The exact cause of psoriasis is not well understood, but it is generally accepted that there are a number of factors that may contribute to an individual’s susceptibility to the condition and trigger symptoms. It is not a communicable condition and cannot be passed on from an infected patient to another person.
An abnormality in the immune system is thought to be the primary reason for the symptoms of psoriasis. The T-cells are usually responsible for the detection and destruction of bacteria and other infections in the body, but direct their action towards the healthy skin cell sin patients with psoriasis.
This leads to overproduction of new skin cells in the deep skin layers, triggering the release of more T-cells and continuing the cycle, eventually leading to psoriatic symptoms.

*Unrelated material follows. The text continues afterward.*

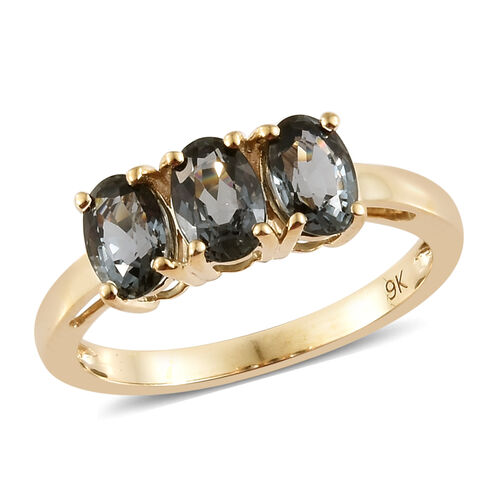 9K Yellow Gold AAA Platinum Grey Spinel (Ovl) Trilogy Ring 1.750 Ct.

The cause of this effect is thought to be a result of a combination of genetic susceptibility and environmental triggers.
Approximately 1 in 3 of patients with psoriasis have a family history of the condition and if one identical twin is affected, the other has a 70% chance of developing the condition. These findings suggest a genetic link to the pathogenesis of psoriasis and genetic loci associated with the condition have been identified.

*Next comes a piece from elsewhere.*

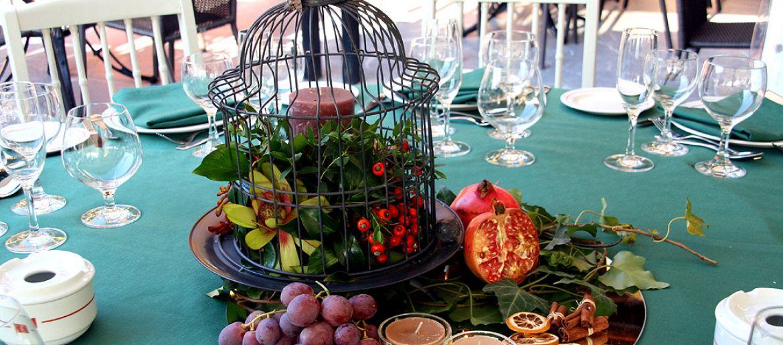 Frutas y flores para los centros de mesa de tu boda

There are many genes that are thought to be involved in the genetic susceptibility to psoriasis, many of which play a role in the immune system, specifically the major histocompatibility complex (MHC) and T cells. The most common genetic determinant of the condition is PSORS1, which is responsible for up to half of all genetically inherited cases.
Gene mutations that have a notable effect on the immune system, such as IL12B and IL23R, are also being investigated for the role they play in causing psoriasis.
There are certain triggers for psoriasis that are known to induce or worsen symptoms of the condition following exposure. These triggers may include:
- Injury to the skin (e.g. cut, insect bite, sunburn)
- Excessive alcohol consumption
- Hormonal changes at puberty or menopause
- Sickness (e.g. streptococcal throat infection)
- Seasonal or climate changes
- Dry skin
People with psoriasis should be encouraged to reduce their exposure to these triggers, to help improve their symptoms and avoid a flare-up of the condition.
Individuals with HIV are equally likely to suffer from psoriasis than members of the general population but those that are often affected experience symptoms that are more severe.
For this reason, there is a considerably higher incidence of psoriatic arthritis among patients with psoriasis that are HIV-positive, compared to other patients. The overall symptoms tend to be more severe and many of these patients require treatments beyond the standard therapy used for psoriasis.
There are some medications that may trigger symptoms of psoriasis in some patients, such as:
- ACE inhibitors
- Antimalarial medicine
- Beta blockers
- Calcium channel blockers
- Non-steroidal anti-inflammatory drugs
- TNF inhibitors (e.g. infliximab or adalimumab)
Additionally, the withdrawal of topical corticosteroid cream may aggravate symptoms, due to a rebound effect.